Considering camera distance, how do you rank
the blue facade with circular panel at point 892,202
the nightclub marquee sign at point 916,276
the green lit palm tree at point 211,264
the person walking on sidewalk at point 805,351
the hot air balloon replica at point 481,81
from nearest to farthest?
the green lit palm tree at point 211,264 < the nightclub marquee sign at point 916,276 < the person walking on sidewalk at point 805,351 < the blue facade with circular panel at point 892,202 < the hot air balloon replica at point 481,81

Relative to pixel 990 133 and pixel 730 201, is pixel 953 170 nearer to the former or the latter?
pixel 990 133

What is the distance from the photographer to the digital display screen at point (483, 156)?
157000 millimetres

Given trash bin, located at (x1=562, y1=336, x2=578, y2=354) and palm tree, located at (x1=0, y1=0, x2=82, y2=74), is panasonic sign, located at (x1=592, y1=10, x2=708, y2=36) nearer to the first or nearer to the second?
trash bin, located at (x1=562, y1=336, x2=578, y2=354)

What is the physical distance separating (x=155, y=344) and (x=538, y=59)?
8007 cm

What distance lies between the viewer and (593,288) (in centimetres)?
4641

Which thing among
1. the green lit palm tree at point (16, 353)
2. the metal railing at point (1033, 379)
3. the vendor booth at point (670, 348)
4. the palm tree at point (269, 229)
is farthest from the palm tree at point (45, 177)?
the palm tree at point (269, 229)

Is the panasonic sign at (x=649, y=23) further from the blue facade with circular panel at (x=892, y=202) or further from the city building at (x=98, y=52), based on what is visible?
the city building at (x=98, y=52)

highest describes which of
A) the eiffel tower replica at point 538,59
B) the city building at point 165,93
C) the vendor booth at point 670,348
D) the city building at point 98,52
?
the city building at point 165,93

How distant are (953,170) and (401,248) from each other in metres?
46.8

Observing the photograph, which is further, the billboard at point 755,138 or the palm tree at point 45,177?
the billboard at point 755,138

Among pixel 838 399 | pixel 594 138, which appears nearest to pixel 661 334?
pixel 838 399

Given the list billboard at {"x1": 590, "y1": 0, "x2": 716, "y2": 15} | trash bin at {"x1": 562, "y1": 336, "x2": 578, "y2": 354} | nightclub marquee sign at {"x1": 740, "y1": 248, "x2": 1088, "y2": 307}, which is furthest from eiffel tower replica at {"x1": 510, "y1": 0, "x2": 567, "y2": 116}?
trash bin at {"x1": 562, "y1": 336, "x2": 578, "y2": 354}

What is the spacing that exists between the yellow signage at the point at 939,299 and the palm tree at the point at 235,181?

________________________

# Job
Print the items above verbatim, starting with the line that contains "Is the panasonic" and continuing through the last line of the items.

# Full solution
Is the panasonic sign at (x=649, y=23) further from the blue facade with circular panel at (x=892, y=202) or further from the city building at (x=98, y=52), based on what is visible?
the city building at (x=98, y=52)

highest describes which of
A) the eiffel tower replica at point 538,59
B) the city building at point 165,93
C) the vendor booth at point 670,348
D) the city building at point 98,52
?
the city building at point 165,93

How distant are (953,170) and (401,248) from each other in metres?
46.8

Observing the photograph, which is further, the billboard at point 755,138 or the palm tree at point 45,177?
the billboard at point 755,138

Among pixel 838 399 | pixel 594 138, which appears nearest to pixel 661 334?
pixel 838 399

Given the list billboard at {"x1": 590, "y1": 0, "x2": 716, "y2": 15} | trash bin at {"x1": 562, "y1": 336, "x2": 578, "y2": 354} | nightclub marquee sign at {"x1": 740, "y1": 248, "x2": 1088, "y2": 307}, which is furthest from eiffel tower replica at {"x1": 510, "y1": 0, "x2": 567, "y2": 116}?
trash bin at {"x1": 562, "y1": 336, "x2": 578, "y2": 354}

What is the spacing that exists between the yellow signage at the point at 939,299 and the palm tree at the point at 235,181?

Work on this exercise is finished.